▶ **任务 A**
从下面的清单中摘出所有含有字符串“ceiling”的行，匹配时区分大小写。

▶ **所给文本**
╭──
HBASE结合MapReduce批量导入

    static class BatchImportMapper extends Mapper<LongWritable, Text, LongWritable, Text>{
        SimpleDateFormat dateformat1=new SimpleDateFormat("yyyyMMddHHmmss");
        Text v2 = new Text();

        protected void map(LongWritable key, Text value, Context context) throws java.io.IOException ,InterruptedException {
            final String[] splited = value.toString().split("\t");
            try {
                final Date date = new Date(Long.parseLong(splited[0].trim()));
                final String dateFormat = dateformat1.format(date);
                String rowKey = splited[1]+":"+dateFormat;
                v2.set(rowKey+"\t"+value.toString());
                context.write(key, v2);
            } catch (NumberFormatException e) {
                final Counter counter = context.getCounter("BatchImport", "ErrorFormat");
                counter.increment(1L);
                System.out.println("出错了"+splited[0]+" "+e.getMessage());
            }
        };
    }

    static class BatchImportReducer extends TableReducer<LongWritable, Text, NullWritable>{
        protected void reduce(LongWritable key, java.lang.Iterable<Text> values,    Context context) throws java.io.IOException ,InterruptedException {
            for (Text text : values) {
                final String[] splited = text.toString().split("\t");

                final Put put = new Put(Bytes.toBytes(splited[0]));
                put.add(Bytes.toBytes("cf"), Bytes.toBytes("date"), Bytes.toBytes(splited[1]));
                //省略其他字段，调用put.add(....)即可
                context.write(NullWritable.get(), put);
            }
        };
    }

        public static void main(String[] args) throws Exception {
            final Configuration configuration = new Configuration();
            //设置zookeeper
            configuration.set("hbase.zookeeper.quorum", "hadoop0");
            //设置hbase表名称
            configuration.set(TableOutputFormat.OUTPUT_TABLE, "wlan_log");
            //将该值改大，防止hbase超时退出
            configuration.set("dfs.socket.timeout", "180000");

            final Job job = new Job(configuration, "HBaseBatchImport");

            job.setMapperClass(BatchImportMapper.class);
            job.setReducerClass(BatchImportReducer.class);
            //设置map的输出，不设置reduce的输出类型
            job.setMapOutputKeyClass(LongWritable.class);
            job.setMapOutputValueClass(Text.class);

            job.setInputFormatClass(TextInputFormat.class);
            //不再设置输出路径，而是设置输出格式类型
            job.setOutputFormatClass(TableOutputFormat.class);

            FileInputFormat.setInputPaths(job, "hdfs://hadoop0:9000/input");

            job.waitForCompletion(true);
        }
╰──
▶ **所给清单**
╭──
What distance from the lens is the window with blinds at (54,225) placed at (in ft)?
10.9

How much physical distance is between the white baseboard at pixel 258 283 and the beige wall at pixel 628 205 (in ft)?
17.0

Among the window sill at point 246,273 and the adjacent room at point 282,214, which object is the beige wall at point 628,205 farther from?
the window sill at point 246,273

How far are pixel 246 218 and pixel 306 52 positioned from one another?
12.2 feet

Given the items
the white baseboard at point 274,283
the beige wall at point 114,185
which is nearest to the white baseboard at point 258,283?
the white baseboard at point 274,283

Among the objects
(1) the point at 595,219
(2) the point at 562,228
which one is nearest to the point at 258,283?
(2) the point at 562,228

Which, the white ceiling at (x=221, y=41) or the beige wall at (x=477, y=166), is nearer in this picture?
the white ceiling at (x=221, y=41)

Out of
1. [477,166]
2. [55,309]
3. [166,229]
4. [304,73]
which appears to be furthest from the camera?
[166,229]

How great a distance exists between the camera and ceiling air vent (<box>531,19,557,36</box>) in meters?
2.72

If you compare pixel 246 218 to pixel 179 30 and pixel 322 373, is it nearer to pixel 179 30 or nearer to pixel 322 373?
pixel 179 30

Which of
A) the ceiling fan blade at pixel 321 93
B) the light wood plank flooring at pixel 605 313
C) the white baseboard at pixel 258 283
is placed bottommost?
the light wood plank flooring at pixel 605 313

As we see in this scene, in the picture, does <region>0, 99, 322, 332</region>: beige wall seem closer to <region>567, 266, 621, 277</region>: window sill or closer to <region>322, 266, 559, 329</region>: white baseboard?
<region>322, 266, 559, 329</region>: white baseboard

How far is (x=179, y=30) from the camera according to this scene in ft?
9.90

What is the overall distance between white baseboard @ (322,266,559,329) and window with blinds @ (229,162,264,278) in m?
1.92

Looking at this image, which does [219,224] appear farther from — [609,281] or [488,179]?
╰──
╭──
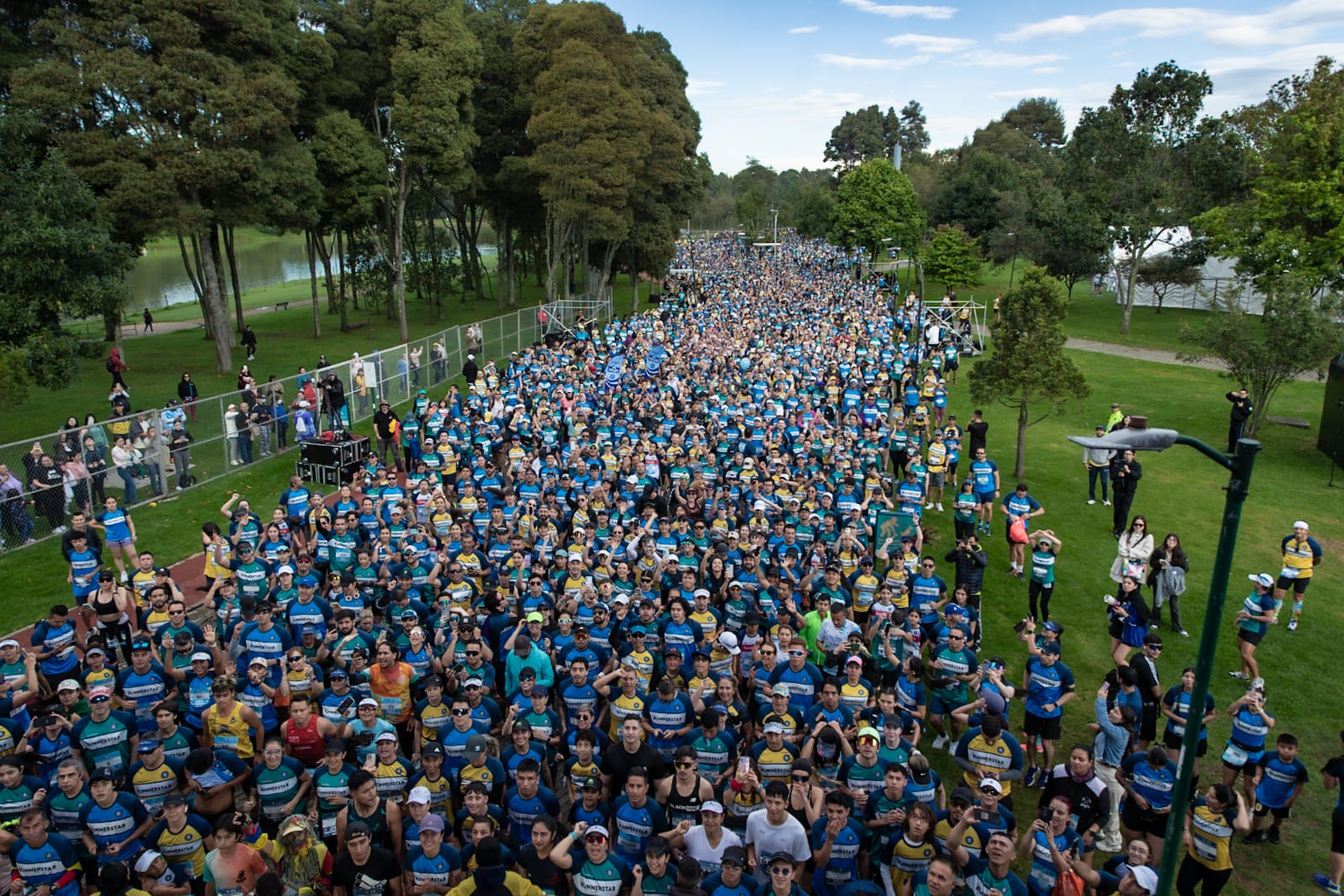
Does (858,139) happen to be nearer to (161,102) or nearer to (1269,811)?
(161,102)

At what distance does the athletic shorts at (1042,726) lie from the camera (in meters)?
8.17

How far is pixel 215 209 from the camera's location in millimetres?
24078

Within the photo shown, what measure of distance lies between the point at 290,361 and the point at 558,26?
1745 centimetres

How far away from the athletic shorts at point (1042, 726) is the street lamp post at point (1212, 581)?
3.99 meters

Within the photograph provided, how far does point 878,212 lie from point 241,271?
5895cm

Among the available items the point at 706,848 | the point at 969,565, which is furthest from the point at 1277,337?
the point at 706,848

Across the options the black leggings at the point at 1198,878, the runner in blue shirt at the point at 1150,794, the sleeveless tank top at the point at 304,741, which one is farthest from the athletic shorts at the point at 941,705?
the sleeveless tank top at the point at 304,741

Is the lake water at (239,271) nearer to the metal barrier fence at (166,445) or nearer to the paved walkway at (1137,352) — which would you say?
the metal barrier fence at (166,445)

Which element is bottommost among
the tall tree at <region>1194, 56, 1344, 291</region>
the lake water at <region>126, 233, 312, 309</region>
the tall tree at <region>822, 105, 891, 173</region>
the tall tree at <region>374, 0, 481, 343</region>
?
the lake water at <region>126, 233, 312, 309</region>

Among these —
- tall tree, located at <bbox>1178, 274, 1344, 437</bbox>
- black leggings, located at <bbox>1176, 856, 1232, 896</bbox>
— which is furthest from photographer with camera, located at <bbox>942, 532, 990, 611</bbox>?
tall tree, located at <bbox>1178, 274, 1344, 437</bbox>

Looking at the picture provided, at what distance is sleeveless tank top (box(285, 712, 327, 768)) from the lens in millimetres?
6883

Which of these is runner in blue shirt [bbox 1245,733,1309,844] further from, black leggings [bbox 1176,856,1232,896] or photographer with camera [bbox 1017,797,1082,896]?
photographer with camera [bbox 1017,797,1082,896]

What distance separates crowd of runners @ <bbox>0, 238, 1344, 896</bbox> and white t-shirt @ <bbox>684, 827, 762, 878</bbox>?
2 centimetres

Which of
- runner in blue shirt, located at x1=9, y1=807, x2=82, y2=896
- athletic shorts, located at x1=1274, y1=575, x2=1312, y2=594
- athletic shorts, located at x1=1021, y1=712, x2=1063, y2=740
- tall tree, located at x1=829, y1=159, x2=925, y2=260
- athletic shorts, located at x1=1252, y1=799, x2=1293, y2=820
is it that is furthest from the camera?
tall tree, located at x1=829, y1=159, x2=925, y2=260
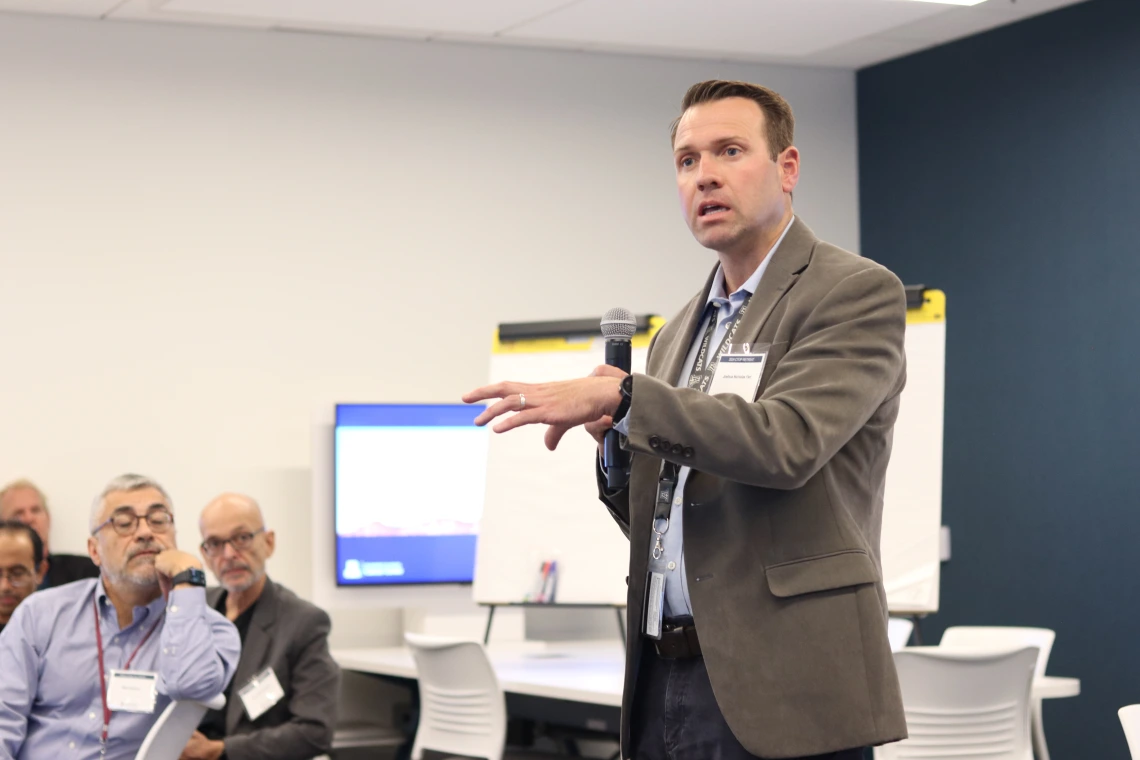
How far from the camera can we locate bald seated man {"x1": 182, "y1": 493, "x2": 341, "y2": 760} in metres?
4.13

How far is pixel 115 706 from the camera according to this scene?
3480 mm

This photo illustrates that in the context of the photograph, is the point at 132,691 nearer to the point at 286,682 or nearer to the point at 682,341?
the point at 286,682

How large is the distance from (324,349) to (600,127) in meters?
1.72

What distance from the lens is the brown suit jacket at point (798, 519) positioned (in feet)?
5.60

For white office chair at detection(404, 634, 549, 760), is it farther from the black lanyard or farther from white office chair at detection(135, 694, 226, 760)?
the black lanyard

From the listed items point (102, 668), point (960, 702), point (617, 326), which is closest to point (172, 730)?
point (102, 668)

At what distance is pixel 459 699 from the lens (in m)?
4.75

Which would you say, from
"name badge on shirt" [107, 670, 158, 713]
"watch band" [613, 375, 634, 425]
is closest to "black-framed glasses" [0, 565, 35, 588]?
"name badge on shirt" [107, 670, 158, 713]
╰──
╭──
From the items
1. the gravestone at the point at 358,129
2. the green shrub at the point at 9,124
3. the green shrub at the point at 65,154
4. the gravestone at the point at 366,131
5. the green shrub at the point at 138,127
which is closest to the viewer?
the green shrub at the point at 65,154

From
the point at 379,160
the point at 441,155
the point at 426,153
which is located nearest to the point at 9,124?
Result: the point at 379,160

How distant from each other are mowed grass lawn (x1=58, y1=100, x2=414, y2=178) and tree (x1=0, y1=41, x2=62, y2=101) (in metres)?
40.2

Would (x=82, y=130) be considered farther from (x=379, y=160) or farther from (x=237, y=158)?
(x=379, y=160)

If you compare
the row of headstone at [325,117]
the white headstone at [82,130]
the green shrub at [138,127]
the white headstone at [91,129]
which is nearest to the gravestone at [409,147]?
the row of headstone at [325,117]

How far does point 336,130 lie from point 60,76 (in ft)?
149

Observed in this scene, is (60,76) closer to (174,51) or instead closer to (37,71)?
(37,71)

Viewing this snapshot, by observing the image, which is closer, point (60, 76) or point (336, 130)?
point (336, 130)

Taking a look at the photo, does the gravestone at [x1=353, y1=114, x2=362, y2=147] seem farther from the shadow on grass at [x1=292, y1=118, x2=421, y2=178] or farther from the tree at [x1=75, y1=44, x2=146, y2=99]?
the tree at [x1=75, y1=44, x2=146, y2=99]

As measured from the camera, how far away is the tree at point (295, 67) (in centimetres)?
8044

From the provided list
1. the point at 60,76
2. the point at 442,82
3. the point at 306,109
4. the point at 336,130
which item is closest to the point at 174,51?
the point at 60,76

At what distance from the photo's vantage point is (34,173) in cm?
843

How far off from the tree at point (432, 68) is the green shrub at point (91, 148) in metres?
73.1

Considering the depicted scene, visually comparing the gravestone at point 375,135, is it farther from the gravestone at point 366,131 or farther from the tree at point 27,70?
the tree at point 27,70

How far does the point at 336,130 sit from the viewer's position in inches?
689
╰──
▶ **任务 B**
所给文本中，HBase 表名称被设置为什么？

▶ **答复 A**
Which, the white ceiling at (x=221, y=41) or the beige wall at (x=477, y=166), is nearer in this picture?
the white ceiling at (x=221, y=41)
How great a distance exists between the camera and ceiling air vent (<box>531,19,557,36</box>) in meters?
A) the ceiling fan blade at pixel 321 93

▶ **答复 B**
wlan_log